## start
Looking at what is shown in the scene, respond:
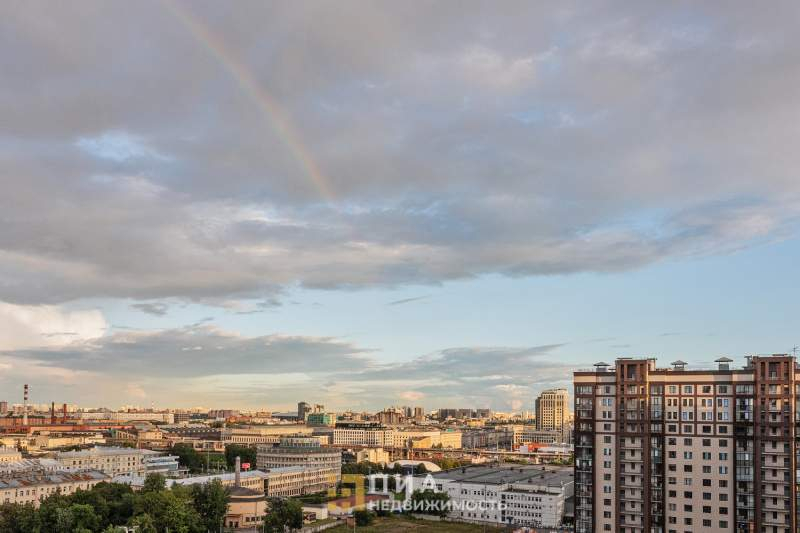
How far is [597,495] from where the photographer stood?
153ft

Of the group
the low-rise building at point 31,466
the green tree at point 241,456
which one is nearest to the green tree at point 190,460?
the green tree at point 241,456

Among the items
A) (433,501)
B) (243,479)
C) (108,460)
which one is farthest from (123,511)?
(108,460)

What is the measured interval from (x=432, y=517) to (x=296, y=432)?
371ft

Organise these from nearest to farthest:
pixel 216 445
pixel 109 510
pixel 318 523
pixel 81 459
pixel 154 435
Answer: pixel 109 510 → pixel 318 523 → pixel 81 459 → pixel 216 445 → pixel 154 435

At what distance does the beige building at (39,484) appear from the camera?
71125 millimetres

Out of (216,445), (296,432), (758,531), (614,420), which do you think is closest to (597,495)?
(614,420)

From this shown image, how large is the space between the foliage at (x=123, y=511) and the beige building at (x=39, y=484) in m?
7.54

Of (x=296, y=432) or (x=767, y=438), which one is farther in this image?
(x=296, y=432)

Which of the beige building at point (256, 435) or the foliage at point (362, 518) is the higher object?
the foliage at point (362, 518)

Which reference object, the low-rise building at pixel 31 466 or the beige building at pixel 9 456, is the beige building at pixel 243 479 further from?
the beige building at pixel 9 456

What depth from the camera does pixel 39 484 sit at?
74.2m

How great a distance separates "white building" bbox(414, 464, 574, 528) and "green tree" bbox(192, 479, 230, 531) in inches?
1007

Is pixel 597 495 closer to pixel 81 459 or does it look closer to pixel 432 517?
pixel 432 517

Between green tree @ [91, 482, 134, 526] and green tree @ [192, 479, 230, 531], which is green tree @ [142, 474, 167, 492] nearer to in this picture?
green tree @ [91, 482, 134, 526]
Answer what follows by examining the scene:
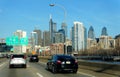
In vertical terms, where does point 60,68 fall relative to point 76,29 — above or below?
below

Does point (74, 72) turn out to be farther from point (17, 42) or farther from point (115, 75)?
point (17, 42)

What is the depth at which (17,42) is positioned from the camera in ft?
308

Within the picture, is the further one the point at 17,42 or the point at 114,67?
the point at 17,42

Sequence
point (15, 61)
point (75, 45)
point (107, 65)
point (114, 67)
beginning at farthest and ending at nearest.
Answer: point (75, 45), point (15, 61), point (107, 65), point (114, 67)

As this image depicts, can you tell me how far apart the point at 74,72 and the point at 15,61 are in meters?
11.2

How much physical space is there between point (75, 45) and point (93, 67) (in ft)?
408

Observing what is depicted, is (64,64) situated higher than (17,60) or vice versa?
(17,60)

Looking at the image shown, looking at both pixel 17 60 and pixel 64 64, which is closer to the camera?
pixel 64 64

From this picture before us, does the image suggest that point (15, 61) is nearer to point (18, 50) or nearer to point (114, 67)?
point (114, 67)

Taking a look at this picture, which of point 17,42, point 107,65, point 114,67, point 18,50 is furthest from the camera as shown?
point 18,50

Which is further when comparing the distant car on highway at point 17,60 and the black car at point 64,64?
the distant car on highway at point 17,60

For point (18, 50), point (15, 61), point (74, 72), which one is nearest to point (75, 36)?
point (18, 50)

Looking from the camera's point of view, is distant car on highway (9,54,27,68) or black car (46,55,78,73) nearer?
black car (46,55,78,73)

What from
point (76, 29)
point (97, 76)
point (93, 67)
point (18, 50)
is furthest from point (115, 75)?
point (18, 50)
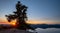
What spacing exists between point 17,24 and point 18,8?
3.81m

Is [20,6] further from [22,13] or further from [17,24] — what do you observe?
[17,24]

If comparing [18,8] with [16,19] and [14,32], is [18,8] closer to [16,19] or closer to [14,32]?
[16,19]

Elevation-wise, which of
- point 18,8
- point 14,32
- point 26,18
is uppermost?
point 18,8

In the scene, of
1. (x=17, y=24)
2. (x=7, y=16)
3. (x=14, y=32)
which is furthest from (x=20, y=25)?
(x=14, y=32)

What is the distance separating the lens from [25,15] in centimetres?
3934

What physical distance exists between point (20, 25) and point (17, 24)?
1017 millimetres

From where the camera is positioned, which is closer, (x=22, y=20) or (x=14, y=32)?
(x=14, y=32)

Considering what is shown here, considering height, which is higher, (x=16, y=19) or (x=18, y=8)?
(x=18, y=8)

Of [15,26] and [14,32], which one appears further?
[15,26]

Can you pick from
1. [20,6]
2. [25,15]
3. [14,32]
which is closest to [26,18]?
[25,15]

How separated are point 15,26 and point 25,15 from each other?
11.7 ft

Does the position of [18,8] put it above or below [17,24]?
above

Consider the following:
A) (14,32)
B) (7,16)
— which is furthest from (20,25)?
(14,32)

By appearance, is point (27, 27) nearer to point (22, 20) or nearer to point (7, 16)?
point (22, 20)
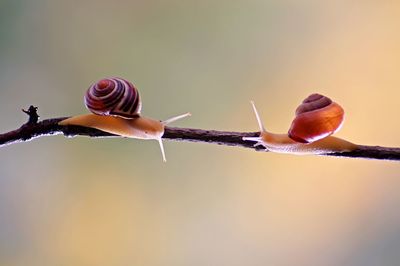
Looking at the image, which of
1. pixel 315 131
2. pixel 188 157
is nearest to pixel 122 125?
pixel 315 131

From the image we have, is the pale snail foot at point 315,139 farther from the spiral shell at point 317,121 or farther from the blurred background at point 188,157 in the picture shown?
the blurred background at point 188,157

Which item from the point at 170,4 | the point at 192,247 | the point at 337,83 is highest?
the point at 170,4

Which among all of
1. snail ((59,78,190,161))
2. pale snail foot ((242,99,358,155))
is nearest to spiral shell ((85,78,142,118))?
snail ((59,78,190,161))

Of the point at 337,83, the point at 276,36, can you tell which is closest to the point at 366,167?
the point at 337,83

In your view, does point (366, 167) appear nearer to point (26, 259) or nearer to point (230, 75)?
point (230, 75)

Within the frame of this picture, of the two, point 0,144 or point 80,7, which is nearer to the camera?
point 0,144

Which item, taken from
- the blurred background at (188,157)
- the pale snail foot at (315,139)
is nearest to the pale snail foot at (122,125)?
the pale snail foot at (315,139)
## end
WHAT IS EXPECTED
Write all the entries out again, using "person taking the picture" in place of "photographer" and changing nothing else. Leave out the pictures.

FINAL RESULT
Looking at what is shown in the scene, respond:
How far is [597,495] from where the person taking the picture stood?
153ft

Of the group
the low-rise building at point 31,466
the green tree at point 241,456
which one is nearest to the green tree at point 190,460?
the green tree at point 241,456

Among the items
A) (433,501)
B) (243,479)
C) (108,460)
which one is farthest from (123,511)?
(108,460)

What is the measured interval from (x=432, y=517) to (x=296, y=432)?
371ft

Organise these from nearest to farthest:
pixel 216 445
pixel 109 510
pixel 318 523
pixel 81 459
pixel 154 435
Answer: pixel 109 510 → pixel 318 523 → pixel 81 459 → pixel 216 445 → pixel 154 435

At what distance does the beige building at (39,484) appear from the camera?
71125 millimetres

Out of (216,445), (296,432), (758,531), (614,420), which do you think is closest to (597,495)?
(614,420)

From this shown image, how large is the space between the foliage at (x=123, y=511) and the beige building at (x=39, y=484) in m?
7.54

Of (x=296, y=432) or (x=767, y=438), which one is farther in this image?
(x=296, y=432)

Which of the beige building at point (256, 435) or the foliage at point (362, 518) is the higher object?
the foliage at point (362, 518)

Which reference object, the low-rise building at pixel 31 466 or the beige building at pixel 9 456, is the beige building at pixel 243 479 further from?
the beige building at pixel 9 456

What depth from the camera does pixel 39 484 sit at?
74.2m

How great a distance separates "white building" bbox(414, 464, 574, 528) and "green tree" bbox(192, 479, 230, 531) in inches?
1007

Is pixel 597 495 closer to pixel 81 459 or does it look closer to pixel 432 517?
pixel 432 517

Between green tree @ [91, 482, 134, 526] and green tree @ [192, 479, 230, 531], which is green tree @ [142, 474, 167, 492] nearer to in this picture?
green tree @ [91, 482, 134, 526]
Answer what follows by examining the scene:
In vertical terms, where does point 60,68 fall relative to point 76,29 — above or below?
below

Does point (74, 72) turn out to be farther from point (17, 42) or farther from point (115, 75)?
point (17, 42)

What is the depth at which (17,42) is positioned from the camera in ft?
308

Within the picture, is the further one the point at 17,42 or the point at 114,67?
the point at 17,42

Sequence
point (15, 61)
point (75, 45)
point (107, 65)
point (114, 67)
beginning at farthest and ending at nearest.
Answer: point (75, 45), point (15, 61), point (107, 65), point (114, 67)

As this image depicts, can you tell me how far apart the point at 74,72 and the point at 15,61 are in meters?
11.2

How much physical space is there between point (75, 45) and point (93, 67) (in ft)?
408

Observing what is depicted, is (64,64) situated higher than (17,60) or vice versa?
(17,60)

Looking at the image shown, looking at both pixel 17 60 and pixel 64 64, which is closer to the camera?
pixel 64 64

From this picture before us, does the image suggest that point (15, 61) is nearer to point (18, 50) or nearer to point (114, 67)?
point (114, 67)

Taking a look at this picture, which of point 17,42, point 107,65, point 114,67, point 18,50 is furthest from the camera as shown?
point 18,50

Which is further when comparing the distant car on highway at point 17,60 and the black car at point 64,64?
the distant car on highway at point 17,60

For point (18, 50), point (15, 61), point (74, 72), which one is nearest to point (75, 36)?
point (18, 50)

Looking from the camera's point of view, is distant car on highway (9,54,27,68) or black car (46,55,78,73) nearer?
black car (46,55,78,73)

What from
point (76, 29)
point (97, 76)
point (93, 67)
point (18, 50)
is furthest from point (115, 75)?
point (18, 50)
What spacing exists between point 17,24 and point 18,8?
3.81m

Is [20,6] further from [22,13] or further from [17,24] — what do you observe?
[17,24]

If comparing [18,8] with [16,19] and [14,32], is [18,8] closer to [16,19] or closer to [14,32]?
[16,19]

Elevation-wise, which of
- point 18,8
- point 14,32
- point 26,18
is uppermost?
point 18,8

In the scene, of
1. (x=17, y=24)
2. (x=7, y=16)
3. (x=14, y=32)
which is furthest from (x=20, y=25)?
(x=14, y=32)

What is the distance separating the lens from [25,15] in centimetres?
3934

What physical distance exists between point (20, 25) and point (17, 24)?
1017 millimetres

From where the camera is positioned, which is closer, (x=22, y=20) or (x=14, y=32)?
(x=14, y=32)

Considering what is shown here, considering height, which is higher, (x=16, y=19) or (x=18, y=8)?
(x=18, y=8)

Of [15,26] and [14,32], which one appears further?
[15,26]

Can you pick from
1. [20,6]
2. [25,15]
3. [14,32]
which is closest to [26,18]?
[25,15]

How separated are point 15,26 and point 25,15 from each other?
11.7 ft

Does the position of [18,8] put it above or below [17,24]?
above

Consider the following:
A) (14,32)
B) (7,16)
— which is furthest from (20,25)?
(14,32)

By appearance, is point (27, 27) nearer to point (22, 20) or nearer to point (7, 16)?
point (22, 20)
Looking at the image, which of
1. pixel 315 131
2. pixel 188 157
is nearest to pixel 122 125?
pixel 315 131

From the image we have, is the pale snail foot at point 315,139 farther from the spiral shell at point 317,121 or farther from the blurred background at point 188,157 in the picture shown?
the blurred background at point 188,157

Which item from the point at 170,4 | the point at 192,247 | the point at 337,83 is highest?
the point at 170,4

Which among all of
1. snail ((59,78,190,161))
2. pale snail foot ((242,99,358,155))
is nearest to spiral shell ((85,78,142,118))?
snail ((59,78,190,161))

Of the point at 337,83, the point at 276,36, can you tell which is closest to the point at 366,167?
the point at 337,83

In your view, does point (366, 167) appear nearer to point (26, 259) or nearer to point (230, 75)?
point (230, 75)

Within the frame of this picture, of the two, point 0,144 or point 80,7, which is nearer to the camera?
point 0,144

Which item, taken from
- the blurred background at (188,157)
- the pale snail foot at (315,139)
is nearest to the pale snail foot at (122,125)?
the pale snail foot at (315,139)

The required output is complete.